The LEGO Group had announced a week earlier that it was partnering with Epic Games to make the Metaverse a safer place for children, and KIRKBI CEO Søren Thorup Sørensen said at the time that the $1 billion investment proved “a long-term orientation for the future metaverse”. The LEGO Group is putting together the team that will lead their own journey into the metaverse.
There are currently three vacancies that the LEGO Group is looking to fill within the GAME team: a Senior Portfolio Manager, a Senior Marketing Manager and a Creative Manager. The rosters for these roles all reference the Metaverse heavily and include responsibilities such as “providing the best LEGO game in the digital space” and “supporting fun play”. [et] cool features” within the product team.
From these descriptions, it basically appears that the LEGO Group is gearing up for its next fluid play experience, mixing physical and digital play – the listings refer to both digital play experiences and physical products, as well as a “non game for metaverse experiences”, which will include “digital events, branded games [et] storytelling”. But are we looking at the sequel to LEGO Hidden Side or something closer to LEGO Dimensions?
At this point, it’s hard to tell, but the safe money is on something far bigger and more expansive than either of these ventures, given the scale of the band’s LEGO investment.

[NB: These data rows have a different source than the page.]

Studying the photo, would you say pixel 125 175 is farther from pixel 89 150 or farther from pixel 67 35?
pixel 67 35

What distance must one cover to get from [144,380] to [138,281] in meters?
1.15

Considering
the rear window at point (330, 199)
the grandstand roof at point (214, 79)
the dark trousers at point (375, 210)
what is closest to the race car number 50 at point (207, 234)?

The digital side will no doubt be far more immersive than the Hidden Side, which backed augmented reality via an app, while the physical products will hopefully be more expansive than LEGO Dimensions’ microscale builds and minifigures.
Both augmented reality and virtual reality experiences could be in the mix, especially with an eye to what other companies — like Meta (formerly Facebook) — are doing in the metaverse. Another previous LEGO title to consider here is LEGO Worlds, which was actually TT Games’ answer to Minecraft, and could very well act as a platform for the LEGO metaverse – a space where players can build digitally and perhaps download and integrate the their actual sets and builds.
The possibilities are practically endless, but the greatest certainty at the moment is that we won’t see the fruits of this experiment for quite a while. If the LEGO Group is just starting to hire the team to lead the development of its metaverse, then any consumer launch is probably at least two years away.